DOCUMENT SEGMENT Start Marker

Recently, I came across an article highlighting the differences between how American mothers are treated before and after birthing their children as compared to the treatment of mothers in different cultures. The article was eye-opening in many ways. While reading about how little support American mothers encounter after having children—and how completely different an experience this is from other cultures—I started thinking about the birthing experience I had with my son.
I thought back to those hours, days and weeks before and after the birth, and the support I had. I'm thankful that I did have a strong support group, made up of my husband, my parents (who provided significant support despite being long distance), and my doula.
As a first- and second-time mother, I firmly believe that having the support of a doula is extremely important. Our doula served as a friend, a sounding board, a support person during labor, a teacher, a caregiver and a wise source of information before and after we brought our son home from the hospital.
Prior to the birth, our doula came to our home for several visits, discussing and understanding our birth plan, so that when my son's birthday did come, she didn't have to ask—she already knew. She also spent time teaching my husband and me about parenting topics of interest to us, such as cloth diapering and baby wearing.

DOCUMENT SEGMENT End Marker
GIVEN INFORMATION Start Marker

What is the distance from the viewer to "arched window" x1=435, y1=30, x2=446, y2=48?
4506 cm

GIVEN INFORMATION End Marker

### EXERCISE INSTRUCTIONS
[A] In the piece on doula support, how would you say this sentence in Spanish: "As a first- and second-time mother, I firmly believe that having the support of a doula is extremely important."?
[B] Rewrite the paragraph beginning "Prior to the birth" from the doula support piece as a short bulleted list that keeps its main facts.
[C] What roles does the doula support piece say the doula served as?

### SOLUTION LIST
[A] Como madre por primera y por segunda vez, creo firmemente que contar con el apoyo de una doula es sumamente importante.

[B]
- Before the birth, the doula made several visits to the couple's home.
- She discussed their birth plan and came to understand it, so on the day of the birth she already knew it and didn't need to ask.
- She taught the couple about parenting topics they were interested in, such as cloth diapering and baby wearing.

[C]
- A friend
- A sounding board
- A support person during labor
- A teacher
- A caregiver
- A wise source of information before and after the son came home from the hospital